Jovan Scott Lewis is Associate Professor and Chair of the Department of Geography at the University of California, Berkeley and the author of Scammer’s Yard: The Crime of Black Repair in Jamaica and Violent Utopia: Dispossession and Black Restoration in Tulsa. He is an economic anthropologist and geographer concerned with the questions of racial capitalism, underdevelopment, and radical terms of repair in the Caribbean and US. He studies Black people's lived experience of racial capitalism and underdevelopment in Jamaica and Tulsa, OK. concerned with the question of reparations as a means of understanding the historical constitution, but also the future of Blackness as a lived experience and political project. Through analyses of injury, violence, repair, debt, and a critique of community, his work advances radical and productive reparative frameworks. He is currently working on his third book that serves as an explicit examination of these themes.

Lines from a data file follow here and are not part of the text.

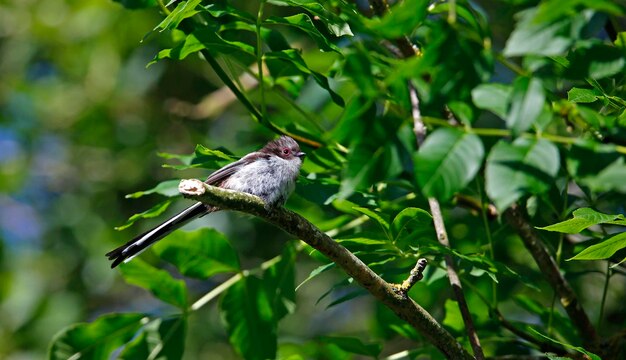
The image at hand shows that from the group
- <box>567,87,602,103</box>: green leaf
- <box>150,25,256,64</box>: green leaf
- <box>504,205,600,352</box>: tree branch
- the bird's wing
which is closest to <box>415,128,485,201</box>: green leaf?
<box>567,87,602,103</box>: green leaf

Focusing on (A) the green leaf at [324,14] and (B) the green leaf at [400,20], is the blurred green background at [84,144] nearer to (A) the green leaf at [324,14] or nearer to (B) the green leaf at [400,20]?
(A) the green leaf at [324,14]

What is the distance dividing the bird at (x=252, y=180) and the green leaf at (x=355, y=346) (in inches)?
26.1

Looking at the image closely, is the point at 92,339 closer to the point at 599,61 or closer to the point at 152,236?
the point at 152,236

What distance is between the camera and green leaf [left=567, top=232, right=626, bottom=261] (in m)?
2.59

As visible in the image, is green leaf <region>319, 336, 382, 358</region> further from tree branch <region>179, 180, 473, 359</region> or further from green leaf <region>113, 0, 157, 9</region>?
green leaf <region>113, 0, 157, 9</region>

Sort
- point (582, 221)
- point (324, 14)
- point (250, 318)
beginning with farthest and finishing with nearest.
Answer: point (250, 318)
point (324, 14)
point (582, 221)

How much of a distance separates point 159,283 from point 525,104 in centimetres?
228

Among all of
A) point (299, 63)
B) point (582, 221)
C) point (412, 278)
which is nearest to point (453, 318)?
point (412, 278)

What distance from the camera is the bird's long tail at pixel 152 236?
10.8 feet

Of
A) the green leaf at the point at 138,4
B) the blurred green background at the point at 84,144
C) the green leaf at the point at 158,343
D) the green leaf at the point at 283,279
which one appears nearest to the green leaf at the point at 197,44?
the green leaf at the point at 138,4

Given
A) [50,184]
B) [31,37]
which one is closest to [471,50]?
[31,37]

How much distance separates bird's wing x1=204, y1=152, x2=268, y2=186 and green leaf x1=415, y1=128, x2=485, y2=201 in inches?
68.3

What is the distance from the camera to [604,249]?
262 cm

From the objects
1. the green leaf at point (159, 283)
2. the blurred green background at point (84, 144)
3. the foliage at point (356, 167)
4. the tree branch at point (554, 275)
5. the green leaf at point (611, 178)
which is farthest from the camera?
the blurred green background at point (84, 144)
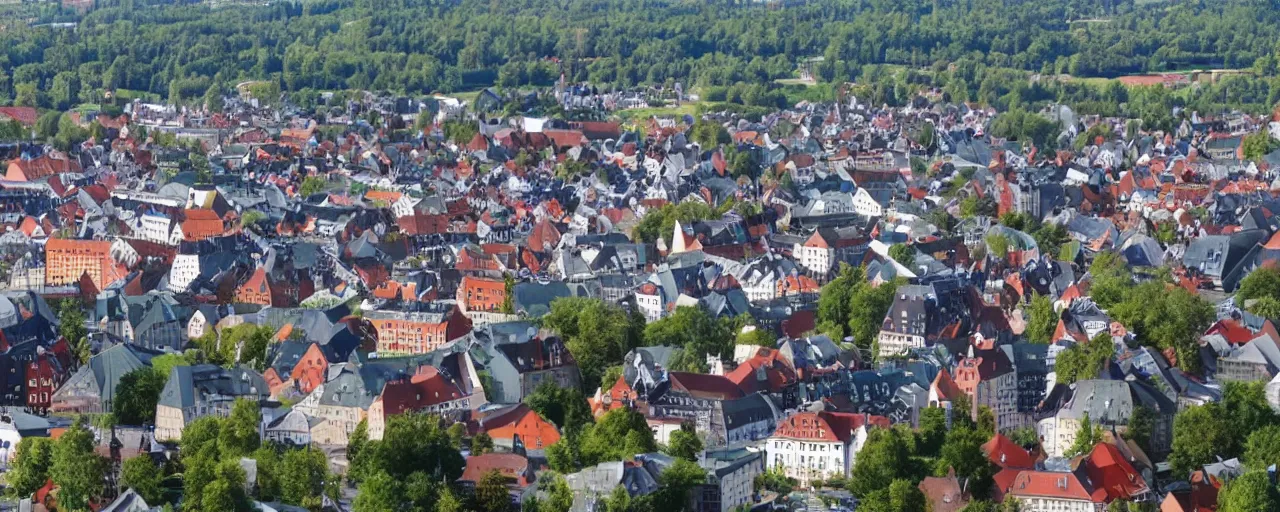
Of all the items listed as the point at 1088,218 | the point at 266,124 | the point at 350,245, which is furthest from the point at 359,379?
the point at 266,124

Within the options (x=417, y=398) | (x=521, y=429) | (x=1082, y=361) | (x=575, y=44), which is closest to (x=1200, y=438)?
(x=1082, y=361)

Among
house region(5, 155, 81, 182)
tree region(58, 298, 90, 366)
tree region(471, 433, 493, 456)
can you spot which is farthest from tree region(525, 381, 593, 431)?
house region(5, 155, 81, 182)

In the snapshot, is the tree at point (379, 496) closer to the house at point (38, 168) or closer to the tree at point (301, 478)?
the tree at point (301, 478)

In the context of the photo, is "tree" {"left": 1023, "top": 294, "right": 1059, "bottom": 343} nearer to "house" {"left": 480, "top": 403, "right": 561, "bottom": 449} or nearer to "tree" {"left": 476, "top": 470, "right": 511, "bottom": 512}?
"house" {"left": 480, "top": 403, "right": 561, "bottom": 449}

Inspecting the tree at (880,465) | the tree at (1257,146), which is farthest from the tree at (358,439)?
the tree at (1257,146)

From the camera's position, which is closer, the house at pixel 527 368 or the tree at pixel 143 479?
the tree at pixel 143 479

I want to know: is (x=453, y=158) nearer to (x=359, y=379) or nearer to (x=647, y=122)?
(x=647, y=122)
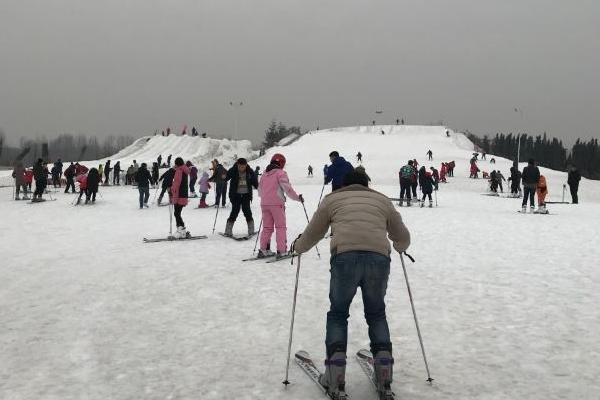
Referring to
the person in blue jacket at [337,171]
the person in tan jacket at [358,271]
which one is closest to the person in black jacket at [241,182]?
the person in blue jacket at [337,171]

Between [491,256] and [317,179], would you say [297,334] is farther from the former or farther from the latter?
[317,179]

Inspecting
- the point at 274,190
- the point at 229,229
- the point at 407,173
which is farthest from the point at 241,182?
the point at 407,173

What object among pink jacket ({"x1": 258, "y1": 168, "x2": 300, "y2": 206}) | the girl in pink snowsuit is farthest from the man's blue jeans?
pink jacket ({"x1": 258, "y1": 168, "x2": 300, "y2": 206})

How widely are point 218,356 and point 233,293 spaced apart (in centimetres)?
225

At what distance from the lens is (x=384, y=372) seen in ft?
12.5

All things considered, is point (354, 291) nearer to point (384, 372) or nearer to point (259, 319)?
point (384, 372)

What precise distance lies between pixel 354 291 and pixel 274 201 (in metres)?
5.50

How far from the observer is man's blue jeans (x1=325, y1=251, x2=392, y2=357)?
3.78 meters

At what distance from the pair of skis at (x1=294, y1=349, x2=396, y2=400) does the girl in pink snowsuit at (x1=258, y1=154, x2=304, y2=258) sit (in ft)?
15.1

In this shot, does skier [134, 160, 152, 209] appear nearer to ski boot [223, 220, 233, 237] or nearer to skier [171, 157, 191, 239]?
skier [171, 157, 191, 239]

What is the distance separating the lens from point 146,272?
332 inches

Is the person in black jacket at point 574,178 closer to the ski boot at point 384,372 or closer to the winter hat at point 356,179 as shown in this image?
the winter hat at point 356,179

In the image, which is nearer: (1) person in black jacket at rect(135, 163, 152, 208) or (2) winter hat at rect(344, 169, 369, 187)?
(2) winter hat at rect(344, 169, 369, 187)

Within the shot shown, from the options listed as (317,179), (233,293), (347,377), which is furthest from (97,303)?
(317,179)
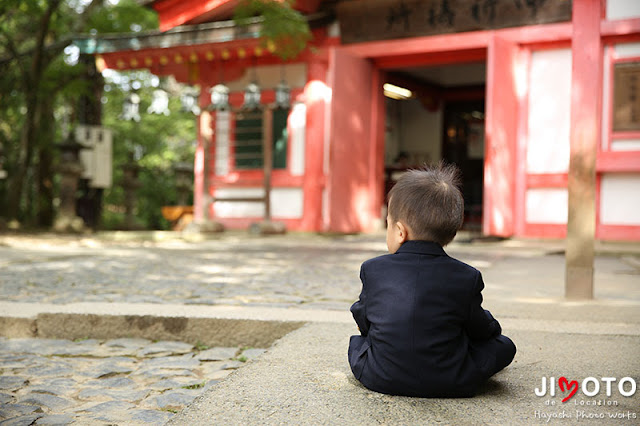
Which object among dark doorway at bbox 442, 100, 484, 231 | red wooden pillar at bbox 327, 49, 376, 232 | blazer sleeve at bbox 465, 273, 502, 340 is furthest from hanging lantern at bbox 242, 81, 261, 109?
blazer sleeve at bbox 465, 273, 502, 340

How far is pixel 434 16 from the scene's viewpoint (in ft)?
29.6

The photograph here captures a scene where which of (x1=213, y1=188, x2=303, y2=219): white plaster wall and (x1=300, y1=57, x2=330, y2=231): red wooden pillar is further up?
(x1=300, y1=57, x2=330, y2=231): red wooden pillar

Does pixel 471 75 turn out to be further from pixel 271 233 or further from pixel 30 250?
pixel 30 250

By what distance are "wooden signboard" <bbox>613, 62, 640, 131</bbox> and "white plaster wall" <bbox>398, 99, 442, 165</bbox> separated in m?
5.93

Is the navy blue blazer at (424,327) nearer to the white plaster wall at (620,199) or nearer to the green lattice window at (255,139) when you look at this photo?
the white plaster wall at (620,199)

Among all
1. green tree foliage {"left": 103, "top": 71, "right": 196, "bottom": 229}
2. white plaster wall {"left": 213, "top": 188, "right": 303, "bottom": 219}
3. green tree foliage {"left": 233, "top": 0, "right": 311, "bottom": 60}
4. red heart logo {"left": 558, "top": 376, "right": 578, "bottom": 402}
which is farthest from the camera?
green tree foliage {"left": 103, "top": 71, "right": 196, "bottom": 229}

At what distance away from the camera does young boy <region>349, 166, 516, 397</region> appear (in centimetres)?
180

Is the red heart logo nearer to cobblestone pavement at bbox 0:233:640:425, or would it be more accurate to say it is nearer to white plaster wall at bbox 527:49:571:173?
cobblestone pavement at bbox 0:233:640:425

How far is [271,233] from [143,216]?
9.22 meters

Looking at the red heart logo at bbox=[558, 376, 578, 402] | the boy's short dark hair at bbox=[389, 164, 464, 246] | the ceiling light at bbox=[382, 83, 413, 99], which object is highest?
the ceiling light at bbox=[382, 83, 413, 99]

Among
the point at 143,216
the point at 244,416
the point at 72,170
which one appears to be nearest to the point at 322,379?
the point at 244,416

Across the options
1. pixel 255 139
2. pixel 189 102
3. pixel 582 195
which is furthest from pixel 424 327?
pixel 255 139

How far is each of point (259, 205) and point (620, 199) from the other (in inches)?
226

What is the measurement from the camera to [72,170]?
35.5 feet
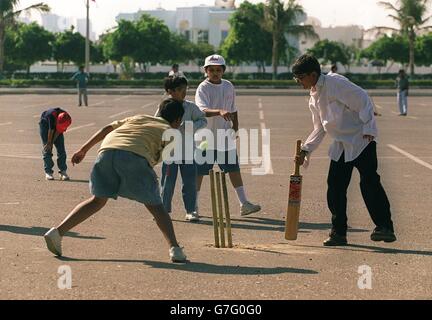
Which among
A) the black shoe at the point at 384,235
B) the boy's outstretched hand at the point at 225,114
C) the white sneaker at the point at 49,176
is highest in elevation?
the boy's outstretched hand at the point at 225,114

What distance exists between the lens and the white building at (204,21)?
6688 inches

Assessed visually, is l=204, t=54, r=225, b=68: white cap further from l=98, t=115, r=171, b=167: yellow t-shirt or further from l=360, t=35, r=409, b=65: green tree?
l=360, t=35, r=409, b=65: green tree

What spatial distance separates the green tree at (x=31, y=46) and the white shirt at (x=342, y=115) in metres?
95.7

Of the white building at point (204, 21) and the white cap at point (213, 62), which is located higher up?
the white building at point (204, 21)

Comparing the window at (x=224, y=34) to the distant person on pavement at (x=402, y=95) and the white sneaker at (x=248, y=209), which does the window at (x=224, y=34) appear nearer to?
the distant person on pavement at (x=402, y=95)

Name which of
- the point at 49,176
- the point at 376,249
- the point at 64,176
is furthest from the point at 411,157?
the point at 376,249

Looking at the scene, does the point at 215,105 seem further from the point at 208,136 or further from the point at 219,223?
the point at 219,223

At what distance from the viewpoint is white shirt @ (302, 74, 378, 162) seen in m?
9.15

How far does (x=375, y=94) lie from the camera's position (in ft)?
196

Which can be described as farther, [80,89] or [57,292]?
[80,89]

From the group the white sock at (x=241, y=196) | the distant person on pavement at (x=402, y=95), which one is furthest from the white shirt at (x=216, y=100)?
the distant person on pavement at (x=402, y=95)

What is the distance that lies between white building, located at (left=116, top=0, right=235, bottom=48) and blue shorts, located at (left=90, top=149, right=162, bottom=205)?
159449mm
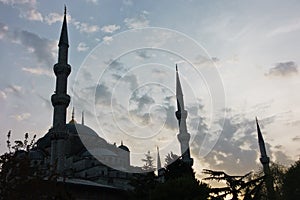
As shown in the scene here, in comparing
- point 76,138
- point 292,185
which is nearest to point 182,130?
point 292,185

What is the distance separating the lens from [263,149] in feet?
117

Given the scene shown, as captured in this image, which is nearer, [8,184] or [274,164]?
[8,184]

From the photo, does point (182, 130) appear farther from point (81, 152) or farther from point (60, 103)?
point (60, 103)

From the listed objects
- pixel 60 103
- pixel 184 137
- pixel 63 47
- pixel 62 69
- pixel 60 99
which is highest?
pixel 63 47

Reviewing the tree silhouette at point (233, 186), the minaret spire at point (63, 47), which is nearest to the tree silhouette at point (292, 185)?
the tree silhouette at point (233, 186)

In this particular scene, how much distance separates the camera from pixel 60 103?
2620 centimetres

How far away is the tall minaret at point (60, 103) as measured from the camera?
25219 mm

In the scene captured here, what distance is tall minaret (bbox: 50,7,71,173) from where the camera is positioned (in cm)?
2522

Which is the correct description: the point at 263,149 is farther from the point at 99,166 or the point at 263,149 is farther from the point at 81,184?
the point at 81,184

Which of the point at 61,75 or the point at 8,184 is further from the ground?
the point at 61,75

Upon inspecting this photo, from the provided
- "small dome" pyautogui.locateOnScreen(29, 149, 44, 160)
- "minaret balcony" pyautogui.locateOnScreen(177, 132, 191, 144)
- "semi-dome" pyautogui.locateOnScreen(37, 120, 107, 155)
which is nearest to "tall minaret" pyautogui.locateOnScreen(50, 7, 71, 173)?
"small dome" pyautogui.locateOnScreen(29, 149, 44, 160)

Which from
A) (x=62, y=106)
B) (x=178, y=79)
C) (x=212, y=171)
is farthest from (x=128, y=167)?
(x=212, y=171)

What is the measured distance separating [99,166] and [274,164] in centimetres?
2159

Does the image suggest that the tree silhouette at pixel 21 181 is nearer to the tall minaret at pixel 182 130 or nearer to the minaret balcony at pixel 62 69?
the minaret balcony at pixel 62 69
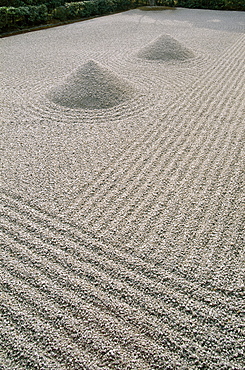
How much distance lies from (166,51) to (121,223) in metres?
5.96

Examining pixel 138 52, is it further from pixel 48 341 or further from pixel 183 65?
pixel 48 341

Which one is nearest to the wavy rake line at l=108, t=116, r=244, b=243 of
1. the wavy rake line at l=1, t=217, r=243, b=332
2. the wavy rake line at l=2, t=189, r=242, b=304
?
the wavy rake line at l=2, t=189, r=242, b=304

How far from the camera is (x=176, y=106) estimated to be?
4.94m

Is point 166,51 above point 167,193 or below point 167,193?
above

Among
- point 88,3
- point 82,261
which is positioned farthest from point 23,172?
point 88,3

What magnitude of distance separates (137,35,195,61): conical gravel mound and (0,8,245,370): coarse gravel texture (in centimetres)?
161

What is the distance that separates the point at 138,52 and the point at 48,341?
286 inches

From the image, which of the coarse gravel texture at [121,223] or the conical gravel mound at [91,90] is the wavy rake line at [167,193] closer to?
the coarse gravel texture at [121,223]

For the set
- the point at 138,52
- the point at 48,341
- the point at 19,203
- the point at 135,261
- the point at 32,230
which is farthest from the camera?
the point at 138,52

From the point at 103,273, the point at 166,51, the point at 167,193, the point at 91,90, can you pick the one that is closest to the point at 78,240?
the point at 103,273

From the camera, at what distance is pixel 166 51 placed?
736 cm

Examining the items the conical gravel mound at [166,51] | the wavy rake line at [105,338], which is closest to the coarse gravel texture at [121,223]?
the wavy rake line at [105,338]

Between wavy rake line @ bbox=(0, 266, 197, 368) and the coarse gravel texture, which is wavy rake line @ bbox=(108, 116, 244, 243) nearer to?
the coarse gravel texture

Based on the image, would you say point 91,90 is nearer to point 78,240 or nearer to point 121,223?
point 121,223
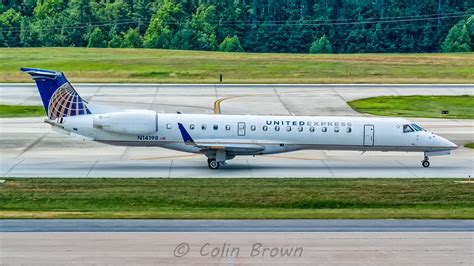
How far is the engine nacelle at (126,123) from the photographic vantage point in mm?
40562

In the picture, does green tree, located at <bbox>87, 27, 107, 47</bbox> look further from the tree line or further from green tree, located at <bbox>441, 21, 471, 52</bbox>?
green tree, located at <bbox>441, 21, 471, 52</bbox>

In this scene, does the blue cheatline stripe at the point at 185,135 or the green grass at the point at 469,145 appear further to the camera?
the green grass at the point at 469,145

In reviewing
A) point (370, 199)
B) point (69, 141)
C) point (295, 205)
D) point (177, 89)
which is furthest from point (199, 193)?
point (177, 89)

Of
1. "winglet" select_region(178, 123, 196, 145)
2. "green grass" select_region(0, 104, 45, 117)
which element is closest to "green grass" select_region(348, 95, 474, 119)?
"green grass" select_region(0, 104, 45, 117)

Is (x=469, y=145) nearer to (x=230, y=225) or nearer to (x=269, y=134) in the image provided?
(x=269, y=134)

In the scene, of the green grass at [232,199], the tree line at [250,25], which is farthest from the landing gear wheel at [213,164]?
the tree line at [250,25]

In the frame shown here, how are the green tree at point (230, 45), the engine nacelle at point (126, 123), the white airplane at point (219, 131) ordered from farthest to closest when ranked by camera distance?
the green tree at point (230, 45) < the white airplane at point (219, 131) < the engine nacelle at point (126, 123)

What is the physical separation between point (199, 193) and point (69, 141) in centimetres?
1704

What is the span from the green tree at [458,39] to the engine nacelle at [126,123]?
10876cm

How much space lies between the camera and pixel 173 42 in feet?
478

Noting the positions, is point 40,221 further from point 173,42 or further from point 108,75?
point 173,42

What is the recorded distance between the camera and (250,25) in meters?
152

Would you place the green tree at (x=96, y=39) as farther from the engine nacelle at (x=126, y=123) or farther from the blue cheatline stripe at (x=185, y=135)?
the blue cheatline stripe at (x=185, y=135)

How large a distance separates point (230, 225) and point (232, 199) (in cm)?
508
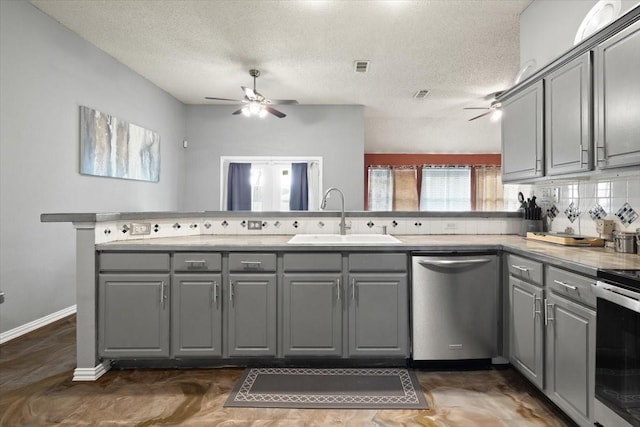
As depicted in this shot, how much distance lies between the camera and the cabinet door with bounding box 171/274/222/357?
2.38 metres

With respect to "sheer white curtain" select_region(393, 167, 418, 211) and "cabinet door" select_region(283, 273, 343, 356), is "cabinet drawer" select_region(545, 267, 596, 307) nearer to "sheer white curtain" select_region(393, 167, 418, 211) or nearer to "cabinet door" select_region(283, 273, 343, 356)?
"cabinet door" select_region(283, 273, 343, 356)

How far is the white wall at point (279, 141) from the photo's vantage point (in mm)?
6633

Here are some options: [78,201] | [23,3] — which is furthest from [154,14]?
[78,201]

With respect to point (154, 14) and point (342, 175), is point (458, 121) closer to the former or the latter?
point (342, 175)

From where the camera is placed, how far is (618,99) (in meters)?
1.79

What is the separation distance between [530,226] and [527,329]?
3.39ft

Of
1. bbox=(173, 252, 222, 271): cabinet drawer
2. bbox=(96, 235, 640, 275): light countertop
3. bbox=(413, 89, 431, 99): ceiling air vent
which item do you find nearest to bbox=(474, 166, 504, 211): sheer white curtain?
bbox=(413, 89, 431, 99): ceiling air vent

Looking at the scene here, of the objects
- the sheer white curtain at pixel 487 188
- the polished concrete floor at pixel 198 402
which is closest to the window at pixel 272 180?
the sheer white curtain at pixel 487 188

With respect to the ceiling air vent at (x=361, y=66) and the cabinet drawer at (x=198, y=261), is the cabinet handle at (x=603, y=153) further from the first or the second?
the ceiling air vent at (x=361, y=66)

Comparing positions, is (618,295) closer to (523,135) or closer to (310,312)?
(523,135)

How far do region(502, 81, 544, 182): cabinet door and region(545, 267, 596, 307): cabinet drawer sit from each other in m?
0.83

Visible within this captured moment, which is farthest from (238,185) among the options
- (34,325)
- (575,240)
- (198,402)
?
(575,240)

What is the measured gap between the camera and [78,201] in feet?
12.8

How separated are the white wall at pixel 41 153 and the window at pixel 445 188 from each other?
19.2ft
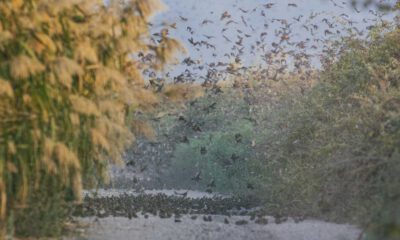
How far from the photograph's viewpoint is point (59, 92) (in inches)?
271

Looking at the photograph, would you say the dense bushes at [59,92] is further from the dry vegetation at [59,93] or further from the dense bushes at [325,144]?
the dense bushes at [325,144]

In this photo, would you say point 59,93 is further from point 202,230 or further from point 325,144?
point 325,144

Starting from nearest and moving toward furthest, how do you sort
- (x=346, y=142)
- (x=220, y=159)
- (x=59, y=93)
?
1. (x=59, y=93)
2. (x=346, y=142)
3. (x=220, y=159)

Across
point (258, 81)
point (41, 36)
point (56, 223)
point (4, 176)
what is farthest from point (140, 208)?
point (258, 81)

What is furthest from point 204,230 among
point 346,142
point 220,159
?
point 220,159

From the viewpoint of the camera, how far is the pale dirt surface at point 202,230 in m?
7.69

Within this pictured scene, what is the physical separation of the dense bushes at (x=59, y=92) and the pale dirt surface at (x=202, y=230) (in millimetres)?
629

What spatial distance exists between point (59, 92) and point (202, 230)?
226 cm

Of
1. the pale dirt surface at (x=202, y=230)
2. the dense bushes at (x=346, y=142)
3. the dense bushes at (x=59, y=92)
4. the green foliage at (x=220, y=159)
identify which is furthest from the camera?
the green foliage at (x=220, y=159)

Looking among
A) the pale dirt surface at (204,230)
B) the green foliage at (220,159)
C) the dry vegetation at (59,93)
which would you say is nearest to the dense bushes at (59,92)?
Result: the dry vegetation at (59,93)

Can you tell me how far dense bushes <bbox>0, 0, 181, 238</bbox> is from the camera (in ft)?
21.6

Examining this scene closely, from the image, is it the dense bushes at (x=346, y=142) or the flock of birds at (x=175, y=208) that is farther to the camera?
the flock of birds at (x=175, y=208)

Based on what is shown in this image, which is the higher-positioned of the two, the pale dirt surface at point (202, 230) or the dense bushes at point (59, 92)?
the dense bushes at point (59, 92)

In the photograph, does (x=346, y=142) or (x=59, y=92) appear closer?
(x=59, y=92)
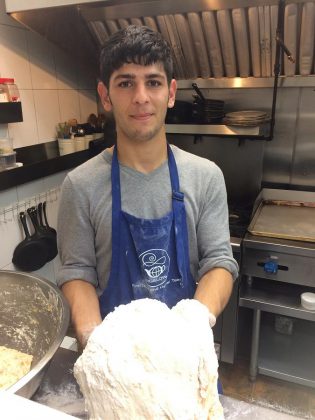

In 2021, Dr. Lewis was appointed by California Governor Gavin Newsom to serve on the state's Reparations Taskforce. He is also the founder and director of Berkeley Black Geographies.
Brandi Thompson Summers is an Associate Professor of Geography at the University of California, Berkeley. She is also affiliated with the Center for Science, Technology, Medicine & Society (CSTMS), the Center for Race & Gender (CRG), Network for a New Political Economy, Global Metropolitan Studies (GMS), and the Arts Research Center (ARC). Her research examines the relationship between and function of race, space, urban infrastructure, and architecture. She has published several articles and essays that analyze the relationship between race, power, aesthetics, and urbanization that appear in both academic and popular publications, including the New York Times, Boston Globe, International Journal of Urban and Regional Research (IJURR), Urban Geography, Public Books, and The Funambulist. She is a member of the Editorial Collectives of City: Analysis of Urban Change, Theory, Action and ACME: An International Journal for Critical Geographers, and is on the editorial board of Urban Geography, City & Community, cultural geographies, Environment & Planning F, and AAG Review of Books.
Dr. Summers is the author of Black in Place: The Spatial Aesthetics of Race in a Post-Chocolate City (University of North Carolina Press), which explores how aesthetics and race converge to locate or map blackness in Washington, D.C. In it, she demonstrates the way that competing notions of blackness structure efforts to raise capital and develop land in the gentrifying city.
Her current book project is an interdisciplinary study that examines the complex ways in which uses of space and placemaking practices inform productions of knowledge and power. The project engages research by examining representations and experiences of space, place, and landscape in Oakland, CA. across historical contexts.